Die Problematik ist dringend und trifft auch das Amt Hüttener Berge: Überall im Land nimmt die Zahl der Asylbewerber zu, die dann auf Landes- und Kreisebene verteilt werden. „Wenn die Zuweisung durch die Kreisverwaltung erfolgt, müssen die Asylbewerber innerhalb von sieben Tagen untergebracht sein“, erklärte Amtsdirektor Andreas Betz in der Sitzung des Hauptausschusses im Damendorfer Dörpshus.

Für das Amt Hüttener Berge ist das ein echtes Problem – 24 Flüchtlinge sind in diesem Jahr aufzunehmen. Nur für drei von ihnen ist noch eine Wohnung in Owschlag frei. „Wie sollen wir die anderen 21 Asylbewerber unterbringen?“, fragte Betz. Da die Asylbewerber-Unterkunft in Owschlag jetzt mit 25 Menschen komplett belegt ist, wird nach neuen Möglichkeiten der Unterbringung gesucht. Ein Aufruf an die Bürger, Wohnraum zur Verfügung zu stellen, ist bereits geschehen.
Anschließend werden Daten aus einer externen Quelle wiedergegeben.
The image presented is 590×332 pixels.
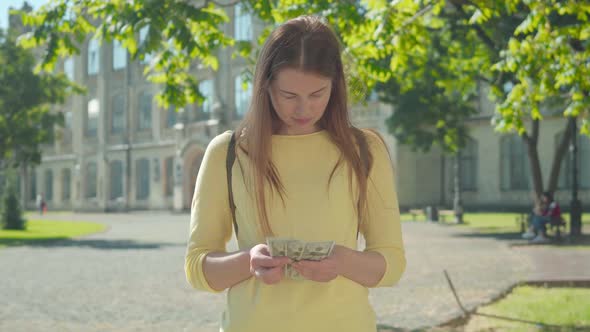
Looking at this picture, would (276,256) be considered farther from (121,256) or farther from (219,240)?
(121,256)

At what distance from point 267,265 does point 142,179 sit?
5103 cm

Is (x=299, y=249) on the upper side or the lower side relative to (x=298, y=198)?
lower

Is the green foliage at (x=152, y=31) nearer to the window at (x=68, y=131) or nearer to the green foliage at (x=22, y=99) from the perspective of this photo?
the green foliage at (x=22, y=99)

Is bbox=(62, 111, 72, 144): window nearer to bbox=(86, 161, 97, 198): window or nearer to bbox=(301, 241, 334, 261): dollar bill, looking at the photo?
bbox=(86, 161, 97, 198): window

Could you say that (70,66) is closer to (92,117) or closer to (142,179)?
(92,117)

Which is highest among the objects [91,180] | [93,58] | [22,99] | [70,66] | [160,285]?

Geht es nach den Mitgliedern des Hauptausschusses, dann soll das Amt aus der Not heraus aber noch ganz neue Wege in Sachen Wohnraumbeschaffung gehen. Der Damendorfer Bürgermeister Hans Ulrich und die Sehestedter Bürgermeisterin Rita Koop brachten den Gedanken ein, die Städte Rendsburg und Eckernförde zu kontaktieren. „In Rendsburg gibt es zahlreiche leerstehende Wohnungen in ehemaligen Kasernen“, so Ulrich. Amtsvorsteher Gero Neidlinger unterstützte die Idee: „Warum soll man nicht diesen Wohnraum mieten und die Asylbewerber dort unterbringen?“ Zudem bringe das Wohnen auf dem Lande für diese Menschen angesichts eines fehlenden flächendeckenden öffentlichen Personen-Nahverkehrs, mangelnder Einkaufsmöglichkeiten und eines dünnen Ärztenetzes Schwierigkeiten mit sich. Die gewünschte Willkommenskultur sehe anders aus.

Das Amt wurde beauftragt, in Rendsburg und Eckernförde zwecks interkommunaler Zusammenarbeit hinsichtlich der Unterbringung von Asylbewerbern vorstellig zu werden. Außerdem empfahl der Hauptausschuss, zusätzlich zu den bisher bereitgestellten 5000 Euro weitere 25 000 Euro für die Anmietung von Wohnraum zu bewilligen.

Um eine längerfristige Lösung zu schaffen, soll der Ankauf einer geeigneten Immobilie geprüft werden.